RECORDS TO PROCESS section start
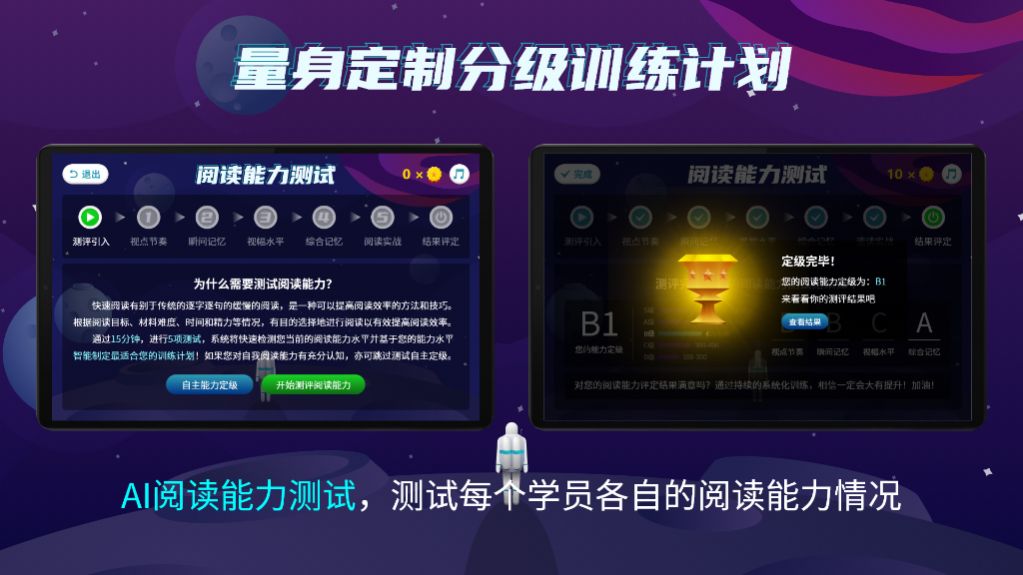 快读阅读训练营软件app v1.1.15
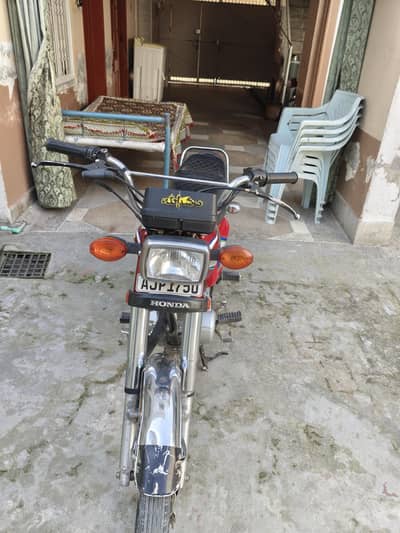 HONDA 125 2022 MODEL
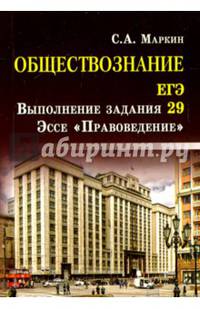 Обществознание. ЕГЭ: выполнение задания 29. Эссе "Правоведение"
RECORDS TO PROCESS section end
RECORDS TO PROCESS section start
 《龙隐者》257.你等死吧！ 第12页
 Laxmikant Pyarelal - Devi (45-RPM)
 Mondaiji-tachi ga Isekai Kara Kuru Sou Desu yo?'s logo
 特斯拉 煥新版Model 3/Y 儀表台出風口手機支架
RECORDS TO PROCESS section end
• EXERCISE DIRECTIONS: Change "HONDA" to "YAMAHA" in the material from the line containing "快读阅读训练营软件app v1.1.15" down to the line containing "Обществознание. ЕГЭ: выполнение", and give those lines again with everything else unchanged. Leave the pictures out of the answer.

• RESULT FOR THIS TASK:
 快读阅读训练营软件app v1.1.15
 YAMAHA 125 2022 MODEL
 Обществознание. ЕГЭ: выполнение задания 29. Эссе "Правоведение"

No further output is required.